Sulla scorta di questa griglia critica il volume, provvisto di un’introduzione in cui si traccia una mappa cursoria della genealogia del noir, si divide in tre parti: “Il genere, i generi”, in cui si indagano i confini tra giallo e noir, si ripercorrono le polemiche che considerano queste specifiche narrative come semplice intrattenimento, si ricostruiscono vita e opera di Dashiell Hammett, Georges Simenon, la speculative fiction di Margaret Atwood, e si presenta un’intervista a Gianrico Carofiglio. Segue la sezione più succulenta, “Scrittore e scrittori”, dove l’autore si lancia in un’apprezzabile quanto complicata cartografia degli autori (anglosassoni, nordici, d’oltralpe, “mediterranei”, latinoamericani, africani, cinesi): da Agatha Christie e il suo giallo classico allo “scientifico” Michel Bussi, e poi Alicia Giménez-Bartlett, Anne Holt, Hunter-McBain, Jean-Claude Izzo, Moussa Konaté, Deon Meyer, Jo Nesbø, Daniel Pennac, Qiu Xiaolong, Paco Ignacio Taibo, Fred Vargas, Don Winslow: in questo tentativo di tracciare “un arcobaleno di geografie ed ecosistemi di generi e colori, personalità capaci di giocare su più registri emotivi”, ce n’è davvero per tutti i gusti. Infine l’ultima parte, originale e preziosa per la sua unicità: “Il festival, i festival”, dove si mappano le manifestazioni organizzate annualmente lungo la nostra penisola, anche quelle ormai scomparse ma di provata importanza storico-culturale. Insomma, siamo davanti ad un’impressionante mole di dati, gestita con acume critico e coinvolgente passione.

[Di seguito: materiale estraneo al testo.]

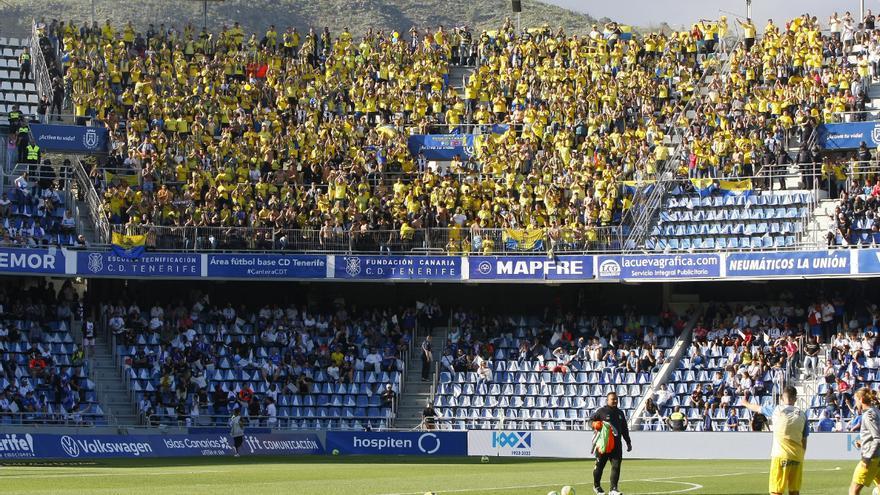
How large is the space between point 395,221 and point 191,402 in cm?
969

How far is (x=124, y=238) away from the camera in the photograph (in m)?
48.1

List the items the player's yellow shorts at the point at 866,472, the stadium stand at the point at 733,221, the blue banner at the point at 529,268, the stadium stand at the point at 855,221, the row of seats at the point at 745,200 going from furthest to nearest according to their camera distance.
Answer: the blue banner at the point at 529,268, the row of seats at the point at 745,200, the stadium stand at the point at 733,221, the stadium stand at the point at 855,221, the player's yellow shorts at the point at 866,472

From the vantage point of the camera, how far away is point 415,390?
163 feet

Ovviamente, i punti di vista dell’autore – espressi con scrittura godibilissima, mai altezzosa né accademica – sono personali, dunque dialetticamente stimolanti, formulati “senza garanzia di ordine e completezza” (ci vorrebbe un meditato lavoro collettivo per questo), ma con il desiderio di fornire al lettore gli strumenti per orientarlo in un’offerta divenuta ormai pantagruelica, renderlo più consapevole di quel che legge, incuriosirlo su autori non sempre “spinti” dal nostro mercato editoriale. Un libro che, una volta terminato, ci stimola ad aprire un bel romanzo noir, a calarci nelle sue rilucenti atmosfere nere, magari con l’intento di percepire qualcosa di più profondo del nostro mondo e di noi stessi.